[Your tasks]
a) List every person named in the Elmore passage other than Elmore himself, in the order they appear.
b) Answer these questions from the Elmore passage, one line each:
(i) Which publisher issued Electronics: Experimental Techniques, and in what year?
(ii) During which years did Elmore serve as department chair at Swarthmore?
(iii) What conference did Elmore attend as a delegate?
c) Output the part of the Elmore passage starting with "In 1957, Elmore" and going on through "American Physical Society.".

[Selected passage]
'''

Elmore was recruited to work on the Manhattan Project at Los Alamos in 1943. He played a major role in developing electronic circuits to handle the fast-pulse signals needed in the development of the atomic bomb. He also developed the electronics used to measure the strength of the first atomic test at Trinity test in New Mexico. At Trinity on July 16, 1945, Elmore observed the blast from the closest position of any observer, laying on a rubber mat beside J. Robert Oppenheimer behind a temporary wall of lead bricks and holding a piece of welding glass in front of his eyes. War era letters Barbara Page wrote to her mother and other family members detail the daily life of Elmore and his family while living in Los Alamos with the other Manhattan Project scientists, such as Enrico Fermi.

In 1946, Elmore and Matthew Sands wrote Electronics: Experimental Techniques, which was published in 1949 by McGraw-Hill as part of the National Nuclear Energy Series. This book covered pre-transistor electronics including advances developed by the United States' war-time Atomic Energy Program, and became a standard reference for post-war instrumentation, influencing a generation of science and engineering students in the 1950s.

In 1957, Elmore returned to Los Alamos to work with the controlled fusion group. He was a delegate to the second Atoms for Peace Conference in Geneva.

==Swarthmore College==

In 1938, Elmore joined Swarthmore's physics faculty, retiring in 1974. He served as department chair from 1948 to 1968. Despite his clear potential for advancing theoretical and experimental physics, at Swarthmore, Elmore was known for developing (and publishing) laboratory experiments that effectively taught students the fundamentals of physics. Elmore and Heald co-wrote the 1969 textbook Physics of Waves. In 1965, Elmore received a Distinguished Service Citation from the American Association of Physics Teachers and was elected a fellow of the American Physical Society.

'''

[Record extracts]
'''

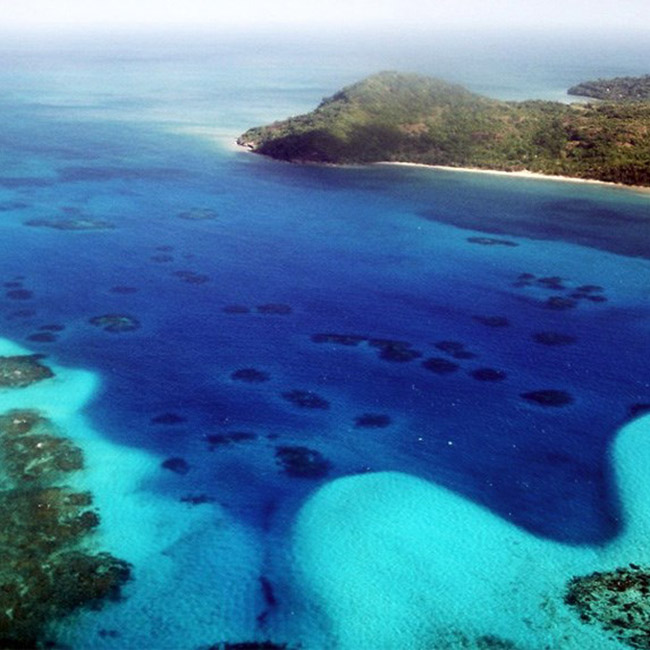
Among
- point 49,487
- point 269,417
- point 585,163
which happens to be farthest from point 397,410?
point 585,163

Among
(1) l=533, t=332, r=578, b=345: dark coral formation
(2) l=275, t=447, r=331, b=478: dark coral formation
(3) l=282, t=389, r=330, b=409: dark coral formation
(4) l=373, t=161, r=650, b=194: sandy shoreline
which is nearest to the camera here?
(2) l=275, t=447, r=331, b=478: dark coral formation

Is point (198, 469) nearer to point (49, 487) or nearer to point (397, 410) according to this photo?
point (49, 487)

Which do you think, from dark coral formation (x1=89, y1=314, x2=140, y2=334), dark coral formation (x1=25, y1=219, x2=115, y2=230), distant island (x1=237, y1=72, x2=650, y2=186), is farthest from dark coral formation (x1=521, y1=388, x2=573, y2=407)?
distant island (x1=237, y1=72, x2=650, y2=186)

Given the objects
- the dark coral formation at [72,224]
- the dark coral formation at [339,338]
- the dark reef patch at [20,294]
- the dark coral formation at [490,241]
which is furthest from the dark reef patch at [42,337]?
the dark coral formation at [490,241]

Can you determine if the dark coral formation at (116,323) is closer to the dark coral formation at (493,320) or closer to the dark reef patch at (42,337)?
the dark reef patch at (42,337)

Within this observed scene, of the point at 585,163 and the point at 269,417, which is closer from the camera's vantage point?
the point at 269,417

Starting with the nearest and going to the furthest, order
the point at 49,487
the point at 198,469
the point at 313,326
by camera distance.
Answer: the point at 49,487, the point at 198,469, the point at 313,326

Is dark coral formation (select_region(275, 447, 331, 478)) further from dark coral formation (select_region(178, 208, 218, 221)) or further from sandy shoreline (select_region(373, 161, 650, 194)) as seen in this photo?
sandy shoreline (select_region(373, 161, 650, 194))
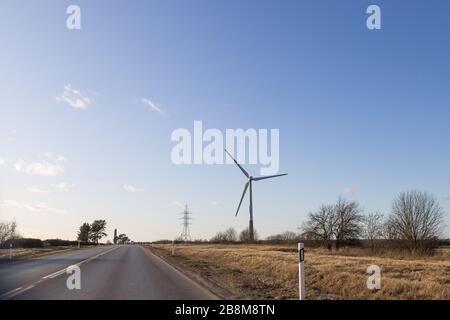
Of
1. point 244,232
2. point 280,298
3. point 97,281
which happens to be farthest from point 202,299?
point 244,232

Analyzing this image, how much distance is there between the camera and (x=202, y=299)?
12.4m

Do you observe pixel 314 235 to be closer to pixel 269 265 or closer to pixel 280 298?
pixel 269 265

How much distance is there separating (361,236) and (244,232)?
273 feet

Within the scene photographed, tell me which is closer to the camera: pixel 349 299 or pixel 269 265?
pixel 349 299

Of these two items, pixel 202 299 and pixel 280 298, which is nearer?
pixel 202 299

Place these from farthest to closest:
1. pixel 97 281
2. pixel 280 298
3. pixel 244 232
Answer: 1. pixel 244 232
2. pixel 97 281
3. pixel 280 298
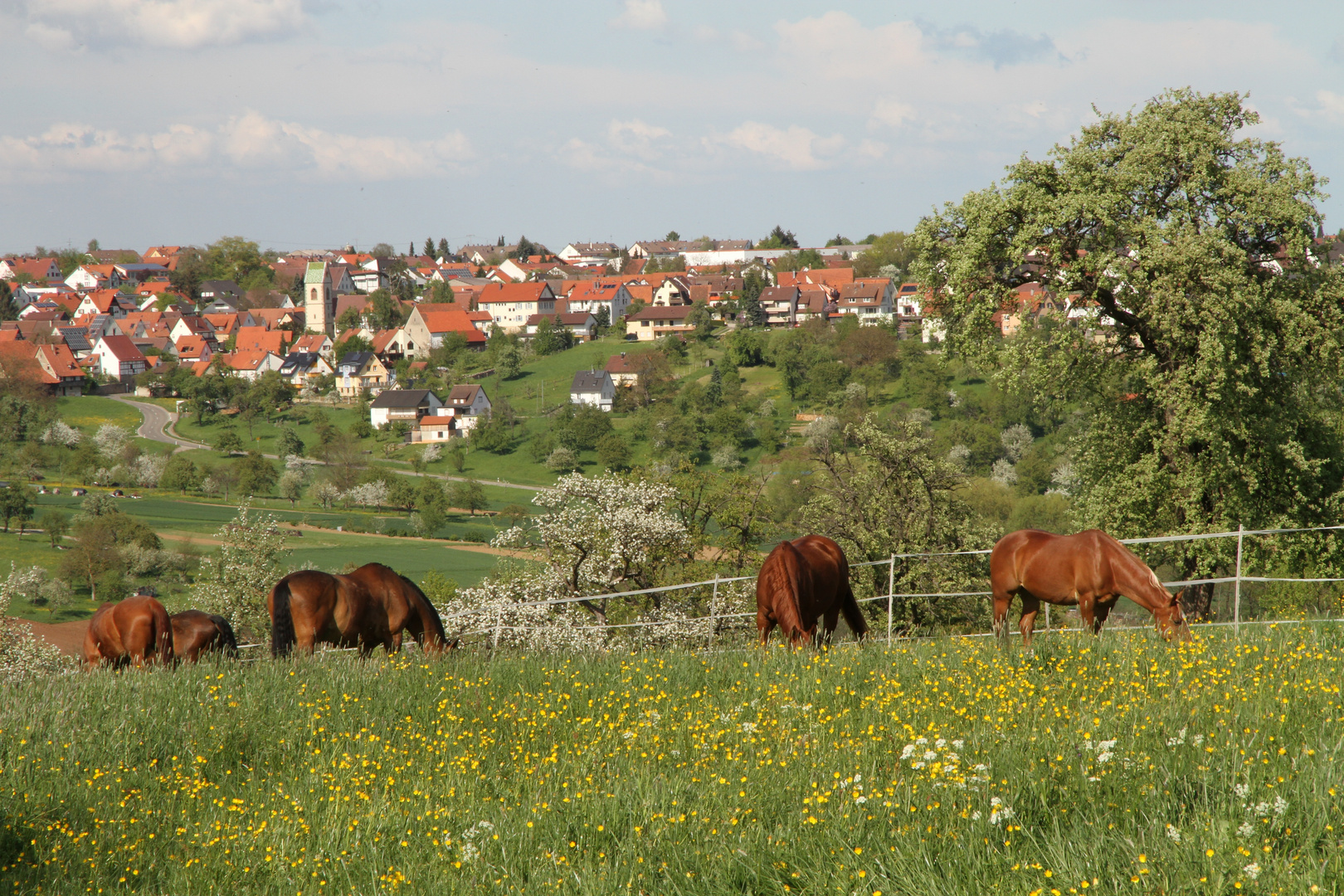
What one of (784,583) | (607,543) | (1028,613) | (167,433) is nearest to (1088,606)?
(1028,613)

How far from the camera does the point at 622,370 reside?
137750mm

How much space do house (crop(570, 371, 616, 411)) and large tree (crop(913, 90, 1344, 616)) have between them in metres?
106

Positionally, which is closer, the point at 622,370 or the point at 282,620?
the point at 282,620

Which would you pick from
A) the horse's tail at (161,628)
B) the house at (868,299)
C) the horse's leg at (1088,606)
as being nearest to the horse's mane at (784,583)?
the horse's leg at (1088,606)

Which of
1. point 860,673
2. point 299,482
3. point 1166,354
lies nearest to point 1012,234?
point 1166,354

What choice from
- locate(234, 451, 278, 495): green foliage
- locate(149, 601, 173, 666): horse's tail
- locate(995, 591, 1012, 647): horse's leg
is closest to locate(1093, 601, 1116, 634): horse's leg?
locate(995, 591, 1012, 647): horse's leg

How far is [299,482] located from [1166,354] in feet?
304

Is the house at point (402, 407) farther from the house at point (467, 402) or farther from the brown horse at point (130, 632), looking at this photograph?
the brown horse at point (130, 632)

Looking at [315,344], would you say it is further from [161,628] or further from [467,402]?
[161,628]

'''

[Responses per task]
a) J. Robert Oppenheimer, Barbara Page, Enrico Fermi, Matthew Sands, Heald

b)
(i) McGraw-Hill, in 1949
(ii) From 1948 to 1968
(iii) The second Atoms for Peace Conference in Geneva

c)
In 1957, Elmore returned to Los Alamos to work with the controlled fusion group. He was a delegate to the second Atoms for Peace Conference in Geneva.

==Swarthmore College==

In 1938, Elmore joined Swarthmore's physics faculty, retiring in 1974. He served as department chair from 1948 to 1968. Despite his clear potential for advancing theoretical and experimental physics, at Swarthmore, Elmore was known for developing (and publishing) laboratory experiments that effectively taught students the fundamentals of physics. Elmore and Heald co-wrote the 1969 textbook Physics of Waves. In 1965, Elmore received a Distinguished Service Citation from the American Association of Physics Teachers and was elected a fellow of the American Physical Society.